Among those much mentioned as a possible running mate for presumptive Democratic nominee John Kerry is second-term Iowa Gov. Tom Vilsack (Adam Nagourney, “Kerry seeks running mate in 8 weeks”, New York Times/Contra Costa Times, Apr. 4; a Vilsack fan site; David Hogberg, “Vilsack for Veep?”, National Review Online, Feb. 10). Back home in Iowa, liability reform has been a contentious issue in the legislature this year, and although caps on pain and suffering in medical malpractice suits have passed both houses of the legislature, they are considered nearly certain to face a veto when they reach Vilsack’s desk. This does not come as the most total surprise in the world since Gov. Vilsack is a former president of the state’s trial lawyers association. (Tanya Albert, “Iowa governor might not sign tort reform bill”, American Medical News (AMA), May 3)(via MedRants). Another Midwestern Democratic Governor who has been mentioned as a potential running mate for Kerry is Kansas’s Kathleen Sebelius (Mark Z. Barabak, “Edwards Isn’t a Cinch for the No. 2 Slot”, Los Angeles Times, Mar. 3). In one of those coincidences that one encounters so seldom in novels and so often in real life, Sebelius also headed her state’s trial lawyer association, in this case as executive director (see May 5, 2003).

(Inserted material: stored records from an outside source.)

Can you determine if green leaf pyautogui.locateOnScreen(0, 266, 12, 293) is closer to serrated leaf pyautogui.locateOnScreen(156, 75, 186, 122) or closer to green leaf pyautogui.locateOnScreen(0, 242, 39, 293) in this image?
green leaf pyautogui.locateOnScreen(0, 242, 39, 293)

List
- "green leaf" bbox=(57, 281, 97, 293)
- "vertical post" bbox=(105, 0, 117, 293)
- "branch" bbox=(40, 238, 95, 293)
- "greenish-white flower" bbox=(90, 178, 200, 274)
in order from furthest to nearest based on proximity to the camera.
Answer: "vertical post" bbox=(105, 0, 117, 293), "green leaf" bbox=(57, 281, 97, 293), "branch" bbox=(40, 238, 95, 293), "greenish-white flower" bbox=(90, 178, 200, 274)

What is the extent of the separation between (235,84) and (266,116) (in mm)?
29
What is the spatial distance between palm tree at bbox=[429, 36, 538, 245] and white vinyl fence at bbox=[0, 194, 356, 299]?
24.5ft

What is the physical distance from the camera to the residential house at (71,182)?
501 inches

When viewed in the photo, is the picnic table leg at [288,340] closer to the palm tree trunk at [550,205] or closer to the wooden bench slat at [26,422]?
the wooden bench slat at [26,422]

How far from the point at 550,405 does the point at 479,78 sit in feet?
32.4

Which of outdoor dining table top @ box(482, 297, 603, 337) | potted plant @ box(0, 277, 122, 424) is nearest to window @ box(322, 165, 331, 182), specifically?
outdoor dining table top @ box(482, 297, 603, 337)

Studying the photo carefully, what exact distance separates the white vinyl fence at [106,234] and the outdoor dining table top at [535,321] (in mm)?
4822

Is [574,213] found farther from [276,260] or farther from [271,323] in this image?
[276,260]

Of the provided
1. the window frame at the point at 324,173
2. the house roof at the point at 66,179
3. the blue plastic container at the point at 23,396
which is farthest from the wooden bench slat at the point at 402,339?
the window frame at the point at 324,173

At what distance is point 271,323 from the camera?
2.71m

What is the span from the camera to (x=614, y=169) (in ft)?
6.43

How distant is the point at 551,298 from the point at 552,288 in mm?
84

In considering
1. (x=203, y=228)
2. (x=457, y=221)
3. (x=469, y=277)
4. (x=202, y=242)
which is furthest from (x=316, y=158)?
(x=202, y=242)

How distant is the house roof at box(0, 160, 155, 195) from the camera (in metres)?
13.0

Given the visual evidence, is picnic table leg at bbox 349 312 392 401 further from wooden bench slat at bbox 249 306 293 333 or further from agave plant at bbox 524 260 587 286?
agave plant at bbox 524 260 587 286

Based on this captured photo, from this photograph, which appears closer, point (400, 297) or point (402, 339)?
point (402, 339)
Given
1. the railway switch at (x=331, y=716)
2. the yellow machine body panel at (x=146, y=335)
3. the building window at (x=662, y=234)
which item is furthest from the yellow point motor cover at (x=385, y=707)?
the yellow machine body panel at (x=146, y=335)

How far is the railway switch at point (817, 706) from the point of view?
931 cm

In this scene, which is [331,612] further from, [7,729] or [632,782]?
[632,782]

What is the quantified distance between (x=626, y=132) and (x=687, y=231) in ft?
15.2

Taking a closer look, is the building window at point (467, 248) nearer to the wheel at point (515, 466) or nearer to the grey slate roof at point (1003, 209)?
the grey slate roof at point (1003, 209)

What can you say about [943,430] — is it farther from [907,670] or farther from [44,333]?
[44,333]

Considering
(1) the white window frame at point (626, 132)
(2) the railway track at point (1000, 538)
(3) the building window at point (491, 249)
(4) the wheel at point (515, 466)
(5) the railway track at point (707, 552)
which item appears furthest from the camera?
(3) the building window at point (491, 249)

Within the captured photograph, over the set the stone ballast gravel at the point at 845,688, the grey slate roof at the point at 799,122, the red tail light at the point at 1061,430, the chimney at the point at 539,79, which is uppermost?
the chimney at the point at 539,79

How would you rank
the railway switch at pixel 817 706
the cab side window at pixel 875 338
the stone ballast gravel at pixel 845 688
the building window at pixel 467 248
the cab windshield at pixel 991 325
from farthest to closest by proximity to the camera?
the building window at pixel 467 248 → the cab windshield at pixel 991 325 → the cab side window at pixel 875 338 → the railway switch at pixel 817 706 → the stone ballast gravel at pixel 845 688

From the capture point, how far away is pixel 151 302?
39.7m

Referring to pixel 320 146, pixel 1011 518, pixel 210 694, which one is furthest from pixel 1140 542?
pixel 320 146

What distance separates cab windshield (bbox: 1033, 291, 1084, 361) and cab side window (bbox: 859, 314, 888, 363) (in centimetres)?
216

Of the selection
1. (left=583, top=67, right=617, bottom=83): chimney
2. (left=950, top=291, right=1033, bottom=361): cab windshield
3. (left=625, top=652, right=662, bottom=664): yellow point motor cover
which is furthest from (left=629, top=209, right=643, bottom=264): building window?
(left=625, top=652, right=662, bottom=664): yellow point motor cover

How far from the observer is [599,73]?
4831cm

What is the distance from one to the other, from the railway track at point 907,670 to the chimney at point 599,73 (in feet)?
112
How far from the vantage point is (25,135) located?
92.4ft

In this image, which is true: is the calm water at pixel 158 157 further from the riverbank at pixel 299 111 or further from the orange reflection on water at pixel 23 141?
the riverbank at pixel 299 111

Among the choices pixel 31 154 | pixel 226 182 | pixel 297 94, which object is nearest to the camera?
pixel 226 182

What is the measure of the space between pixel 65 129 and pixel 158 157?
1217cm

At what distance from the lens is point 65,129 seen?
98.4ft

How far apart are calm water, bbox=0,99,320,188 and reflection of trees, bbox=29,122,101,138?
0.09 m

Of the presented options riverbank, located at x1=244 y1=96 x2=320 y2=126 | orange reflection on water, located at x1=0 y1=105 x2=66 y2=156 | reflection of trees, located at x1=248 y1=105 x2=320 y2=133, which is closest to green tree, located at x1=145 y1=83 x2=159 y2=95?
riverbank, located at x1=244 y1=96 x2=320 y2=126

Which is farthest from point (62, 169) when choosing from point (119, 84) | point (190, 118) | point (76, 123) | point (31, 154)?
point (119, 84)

See also “Veeps ATLA could love”, Jul. 7-9, 2000.
“Dr. Eileen Murphy has been delivering babies for 18 years, including Governor [Rod] Blagojevich’s daughter, Anne. But on April 30 she’ll see her last patient. She just can’t afford to do it anymore. … The problem’s not her $170,000 a year salary. It’s her insurance premium which jumped to $138,000 this year. Without insurance she can’t get hospital privileges. ‘If anything goes wrong, even if it’s a possible complication, a possible natural outcome, you can almost guarantee that you are going to be sued,’ Murphy said.” (“Doctors Protest Malpractice Rates”, CBS 2 Chicago, Mar. 24). Murphy plans to become a junior high school teacher instead, according to news reports. “I am going on strike for tort reform,” she wrote in a letter to her patients. More: Spoons Experience, Capitol Grilling bulletin board. Even more: Chicago Tribune on state’s crisis (“The doctors are leaving”, Apr. 18) (editorial); Maureen Martin, Heartland Institute, Mar. 26; Patrick J. Powers, “Doctor laments loss of friends to other states”, Belleville News-Democrat, Jan. 14.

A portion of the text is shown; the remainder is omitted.